Most hearing aid manufacturers only manufacture digital hearing aids, which allow better sound quality and improved clarity. Digital hearing aids can be finely tuned to any degree of hearing loss and can help to reduce surrounding background noise for better speech understanding in demanding listening environments.
The recommendation for two hearing aids is not made to all patients. Some people may have normal hearing in one ear or have one ear that may not be able to be helped by a hearing aid. Your audiologist will help determine whether one or two aids are most appropriate. If both ears need amplification, your audiologist will recommend two aids.

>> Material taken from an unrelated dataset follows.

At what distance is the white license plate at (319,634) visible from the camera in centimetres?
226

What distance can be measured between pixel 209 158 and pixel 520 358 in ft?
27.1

Two aids provide superior benefit for most people. They provide better speech understanding in background noise, better sound localization and better quality of sound.
Directional microphones: these microphones are designed to help detect sound from all directions and help reduce background and other surrounding extraneous noises. Directional microphones are not available on completely-in-the-canal or extended wear hearing aids but come standard in all other styles.
Telephone options: a telecoil, which is the most common telephone option, is designed to detect the signal from your telephone without also detecting surrounding noise. This feature is only available in larger custom hearing aids as well as most behind-the-ear hearing aids.
Bluetooth compatibility: many newer hearing aids can detect and receive sound from Bluetooth devices, such as cell phones, televisions, mp3 players and other audio devices. This feature requires the use of an interface that detects the signal from a Bluetooth device and transmits it directly to the hearing aid(s). The use of this feature allows the user to be hands-free, without requiring use of an additional headset or receiver. This feature is only available in larger custom hearing aids as well as most behind-the-ear hearing aids.
Hearing aids are available in different style options. Selecting a style that is right for you depend on several factors:
Your audiologist will discuss the options with you and decide which is best for your hearing loss and personal needs.
Each style has its advantages and limitations. The options are as follows:
Behind-the-ear (BTE) aids are the most versatile aids due to their size. The electronics are housed in a casing behind the top of the ear and are held into the ear by a custom made ear piece. BTE aids can be worn by a wide variety of people, those with mild to profound hearing losses.
Open fit behind-the-ear aids are less visible than the standard BTE style aid. Their electronics are also housed in a casing that sits behind the top of the ear but are held into the ear by thin tubing with a soft tip. These aids keep the ear canal open and avoid the occlusion or “plugged up” feeling that users sometimes notice. These are appropriate for users with normal to near normal hearing in the low frequency range.
Receiver-in-canal aids are a BTE style aid with most of the electronics housed in a casing behind the ear. They are attached to and held into the ear by a receiver (loudspeaker) and thin tubing.
In-the-ear hearing aids are the largest custom aid available. It fills most of the bowl-shaped part of the ear. All of the electronics are housed in a plastic shell.
In-the-canal hearing aids are smaller custom aids. They fit into the ear canal and fill part of the bowl-shaped part of the ear.
Completely-in-the-canal aids are the smallest custom aids that fit into the ear canal. Due to their small size, they are appropriate for mild to moderate hearing losses.
Extended wear hearing aids are non-custom aids that are placed in the ear canal by an audiologist and can be worn 24/7 for up to 4 months. Due to their size and deep insertion, these aids can only be worn by a small number of patients.